## WHAT YOU SHOULD DO
Repeat the lines beginning at the one with "Evaluating the jacket" and running to the end of the material, keeping the first and last of them, exactly as they appear.

A run of records:
^^^^

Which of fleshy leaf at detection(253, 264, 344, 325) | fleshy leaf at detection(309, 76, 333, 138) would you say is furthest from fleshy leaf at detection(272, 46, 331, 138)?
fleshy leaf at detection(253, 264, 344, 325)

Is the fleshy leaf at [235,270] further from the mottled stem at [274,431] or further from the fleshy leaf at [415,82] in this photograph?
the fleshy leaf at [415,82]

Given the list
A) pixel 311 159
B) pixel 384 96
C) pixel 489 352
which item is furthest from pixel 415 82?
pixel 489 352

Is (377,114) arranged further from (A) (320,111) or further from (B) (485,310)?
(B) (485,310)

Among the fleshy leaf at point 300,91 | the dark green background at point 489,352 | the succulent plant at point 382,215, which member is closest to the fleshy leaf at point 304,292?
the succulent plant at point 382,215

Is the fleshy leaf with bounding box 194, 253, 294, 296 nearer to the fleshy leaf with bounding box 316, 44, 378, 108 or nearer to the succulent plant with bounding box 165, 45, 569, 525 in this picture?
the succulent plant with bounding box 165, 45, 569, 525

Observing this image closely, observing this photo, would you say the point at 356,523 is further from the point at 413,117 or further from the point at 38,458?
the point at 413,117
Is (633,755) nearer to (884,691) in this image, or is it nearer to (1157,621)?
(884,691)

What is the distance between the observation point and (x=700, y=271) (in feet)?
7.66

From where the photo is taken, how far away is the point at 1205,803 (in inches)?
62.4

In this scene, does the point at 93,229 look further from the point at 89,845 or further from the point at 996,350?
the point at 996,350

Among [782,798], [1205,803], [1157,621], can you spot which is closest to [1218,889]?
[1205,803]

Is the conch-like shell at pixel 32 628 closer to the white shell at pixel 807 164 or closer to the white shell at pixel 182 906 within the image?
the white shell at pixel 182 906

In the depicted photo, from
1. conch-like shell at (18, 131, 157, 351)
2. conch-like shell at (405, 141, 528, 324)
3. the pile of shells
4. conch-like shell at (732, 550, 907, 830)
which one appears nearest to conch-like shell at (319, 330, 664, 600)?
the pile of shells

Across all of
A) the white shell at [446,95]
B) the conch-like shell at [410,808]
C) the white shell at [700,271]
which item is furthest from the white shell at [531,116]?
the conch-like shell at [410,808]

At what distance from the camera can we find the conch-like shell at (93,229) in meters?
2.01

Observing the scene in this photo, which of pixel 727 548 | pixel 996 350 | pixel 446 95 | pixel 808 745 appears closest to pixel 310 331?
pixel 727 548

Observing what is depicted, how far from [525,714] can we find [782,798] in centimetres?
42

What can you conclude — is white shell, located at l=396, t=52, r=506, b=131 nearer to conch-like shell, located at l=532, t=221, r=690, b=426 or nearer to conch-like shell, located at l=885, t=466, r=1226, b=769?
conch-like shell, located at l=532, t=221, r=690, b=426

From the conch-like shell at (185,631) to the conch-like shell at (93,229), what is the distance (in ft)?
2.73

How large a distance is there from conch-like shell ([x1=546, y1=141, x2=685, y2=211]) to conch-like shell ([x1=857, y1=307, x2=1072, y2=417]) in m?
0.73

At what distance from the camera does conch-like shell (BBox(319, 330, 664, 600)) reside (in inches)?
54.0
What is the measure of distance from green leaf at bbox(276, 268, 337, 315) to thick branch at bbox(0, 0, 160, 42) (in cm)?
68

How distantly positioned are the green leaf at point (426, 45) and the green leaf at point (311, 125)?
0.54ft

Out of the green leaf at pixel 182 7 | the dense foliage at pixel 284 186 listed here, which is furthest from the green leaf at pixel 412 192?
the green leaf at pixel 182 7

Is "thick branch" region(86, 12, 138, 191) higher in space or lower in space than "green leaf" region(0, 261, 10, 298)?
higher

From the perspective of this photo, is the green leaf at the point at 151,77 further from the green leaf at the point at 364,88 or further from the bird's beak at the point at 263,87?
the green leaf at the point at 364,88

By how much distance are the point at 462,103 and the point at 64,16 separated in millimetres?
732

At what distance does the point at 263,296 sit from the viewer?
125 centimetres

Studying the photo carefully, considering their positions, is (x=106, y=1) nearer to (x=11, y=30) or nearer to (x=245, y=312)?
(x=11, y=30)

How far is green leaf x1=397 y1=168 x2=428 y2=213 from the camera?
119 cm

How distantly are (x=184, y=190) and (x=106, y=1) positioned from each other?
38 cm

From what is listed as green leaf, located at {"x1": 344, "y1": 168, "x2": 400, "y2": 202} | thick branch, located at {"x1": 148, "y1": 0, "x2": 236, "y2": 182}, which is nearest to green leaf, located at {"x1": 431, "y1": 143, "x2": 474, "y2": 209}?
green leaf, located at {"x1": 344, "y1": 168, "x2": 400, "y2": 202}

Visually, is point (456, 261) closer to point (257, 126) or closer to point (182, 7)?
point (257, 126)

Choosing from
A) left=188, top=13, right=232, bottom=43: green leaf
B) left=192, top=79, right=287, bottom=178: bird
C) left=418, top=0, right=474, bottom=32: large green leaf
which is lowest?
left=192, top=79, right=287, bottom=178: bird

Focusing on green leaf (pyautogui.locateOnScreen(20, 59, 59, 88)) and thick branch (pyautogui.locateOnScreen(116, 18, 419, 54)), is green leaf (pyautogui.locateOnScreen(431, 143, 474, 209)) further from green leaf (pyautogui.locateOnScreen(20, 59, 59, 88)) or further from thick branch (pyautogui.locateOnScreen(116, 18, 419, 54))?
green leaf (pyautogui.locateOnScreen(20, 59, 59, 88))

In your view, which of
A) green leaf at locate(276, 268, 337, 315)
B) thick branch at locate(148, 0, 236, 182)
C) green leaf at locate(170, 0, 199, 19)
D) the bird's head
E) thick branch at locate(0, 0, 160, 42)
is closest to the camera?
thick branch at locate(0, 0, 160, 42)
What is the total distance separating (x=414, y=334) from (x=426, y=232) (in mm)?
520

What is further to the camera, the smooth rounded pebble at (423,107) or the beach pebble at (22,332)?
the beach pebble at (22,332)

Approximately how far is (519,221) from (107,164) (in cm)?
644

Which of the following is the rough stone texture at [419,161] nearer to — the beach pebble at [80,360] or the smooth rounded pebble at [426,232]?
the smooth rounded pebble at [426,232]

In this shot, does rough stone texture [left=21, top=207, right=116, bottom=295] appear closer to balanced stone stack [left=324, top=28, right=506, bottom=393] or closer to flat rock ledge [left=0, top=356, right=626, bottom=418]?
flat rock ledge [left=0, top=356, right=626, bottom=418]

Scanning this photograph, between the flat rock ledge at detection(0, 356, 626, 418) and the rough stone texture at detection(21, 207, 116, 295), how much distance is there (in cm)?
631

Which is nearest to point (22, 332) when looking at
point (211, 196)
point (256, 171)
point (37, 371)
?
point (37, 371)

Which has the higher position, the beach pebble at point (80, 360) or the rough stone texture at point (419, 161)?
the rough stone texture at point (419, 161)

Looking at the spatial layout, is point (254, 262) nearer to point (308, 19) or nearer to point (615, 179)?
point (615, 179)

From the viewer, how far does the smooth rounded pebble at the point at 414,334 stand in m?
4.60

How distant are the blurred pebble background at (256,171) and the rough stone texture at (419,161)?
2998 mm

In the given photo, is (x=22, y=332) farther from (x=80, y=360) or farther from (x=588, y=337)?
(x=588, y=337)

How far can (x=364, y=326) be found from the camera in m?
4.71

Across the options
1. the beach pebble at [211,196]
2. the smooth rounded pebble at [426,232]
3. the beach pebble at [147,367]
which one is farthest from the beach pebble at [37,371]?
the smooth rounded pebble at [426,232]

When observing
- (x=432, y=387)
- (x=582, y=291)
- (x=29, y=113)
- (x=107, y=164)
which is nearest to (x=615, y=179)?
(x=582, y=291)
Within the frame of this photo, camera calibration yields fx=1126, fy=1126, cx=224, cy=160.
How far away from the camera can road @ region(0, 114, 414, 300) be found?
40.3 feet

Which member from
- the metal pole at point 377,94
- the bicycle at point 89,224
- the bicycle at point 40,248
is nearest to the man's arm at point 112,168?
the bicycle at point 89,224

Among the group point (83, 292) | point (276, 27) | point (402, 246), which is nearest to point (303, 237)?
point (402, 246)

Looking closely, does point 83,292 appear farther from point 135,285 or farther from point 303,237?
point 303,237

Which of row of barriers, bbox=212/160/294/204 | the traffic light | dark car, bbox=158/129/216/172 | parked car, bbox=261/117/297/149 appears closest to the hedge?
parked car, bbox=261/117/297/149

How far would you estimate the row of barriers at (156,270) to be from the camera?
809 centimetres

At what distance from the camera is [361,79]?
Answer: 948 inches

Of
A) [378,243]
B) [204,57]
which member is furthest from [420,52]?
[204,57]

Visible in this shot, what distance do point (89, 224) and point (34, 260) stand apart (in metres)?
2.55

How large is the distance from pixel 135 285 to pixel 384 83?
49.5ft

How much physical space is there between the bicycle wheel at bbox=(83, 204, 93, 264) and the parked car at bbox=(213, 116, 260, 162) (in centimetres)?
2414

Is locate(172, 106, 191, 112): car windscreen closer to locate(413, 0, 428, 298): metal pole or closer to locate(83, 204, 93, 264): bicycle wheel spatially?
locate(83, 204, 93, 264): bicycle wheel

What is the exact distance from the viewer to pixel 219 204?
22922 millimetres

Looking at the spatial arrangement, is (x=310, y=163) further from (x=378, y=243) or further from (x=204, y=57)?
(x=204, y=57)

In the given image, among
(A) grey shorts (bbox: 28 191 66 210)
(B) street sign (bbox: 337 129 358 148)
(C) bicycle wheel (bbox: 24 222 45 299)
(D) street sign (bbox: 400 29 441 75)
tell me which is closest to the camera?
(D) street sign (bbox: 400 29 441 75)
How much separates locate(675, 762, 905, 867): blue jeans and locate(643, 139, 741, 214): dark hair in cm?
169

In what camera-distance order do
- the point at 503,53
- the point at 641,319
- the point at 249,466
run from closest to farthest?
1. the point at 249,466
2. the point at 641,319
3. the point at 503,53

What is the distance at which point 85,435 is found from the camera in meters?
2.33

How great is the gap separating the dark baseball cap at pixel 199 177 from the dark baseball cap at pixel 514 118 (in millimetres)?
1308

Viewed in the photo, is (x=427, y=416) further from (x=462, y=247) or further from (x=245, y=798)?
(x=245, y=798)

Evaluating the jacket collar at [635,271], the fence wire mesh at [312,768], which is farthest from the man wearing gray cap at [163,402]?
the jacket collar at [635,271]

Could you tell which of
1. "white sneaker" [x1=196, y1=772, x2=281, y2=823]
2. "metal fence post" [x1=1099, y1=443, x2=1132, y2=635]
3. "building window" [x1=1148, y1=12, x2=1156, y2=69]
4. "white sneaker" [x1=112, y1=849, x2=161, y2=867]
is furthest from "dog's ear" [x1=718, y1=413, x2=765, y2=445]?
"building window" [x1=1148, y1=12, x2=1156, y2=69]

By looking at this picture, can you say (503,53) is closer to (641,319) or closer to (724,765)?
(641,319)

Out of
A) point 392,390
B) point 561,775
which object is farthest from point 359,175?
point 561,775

^^^^

## EXERCISE RESULT
Evaluating the jacket collar at [635,271], the fence wire mesh at [312,768], which is farthest from the man wearing gray cap at [163,402]?
the jacket collar at [635,271]

Could you tell which of
1. "white sneaker" [x1=196, y1=772, x2=281, y2=823]
2. "metal fence post" [x1=1099, y1=443, x2=1132, y2=635]
3. "building window" [x1=1148, y1=12, x2=1156, y2=69]
4. "white sneaker" [x1=112, y1=849, x2=161, y2=867]
is furthest from "dog's ear" [x1=718, y1=413, x2=765, y2=445]?
"building window" [x1=1148, y1=12, x2=1156, y2=69]

By looking at this picture, can you say (503,53) is closer to (641,319) or closer to (724,765)?
(641,319)

Out of
A) point 392,390
B) point 561,775
which object is farthest from point 359,175?
point 561,775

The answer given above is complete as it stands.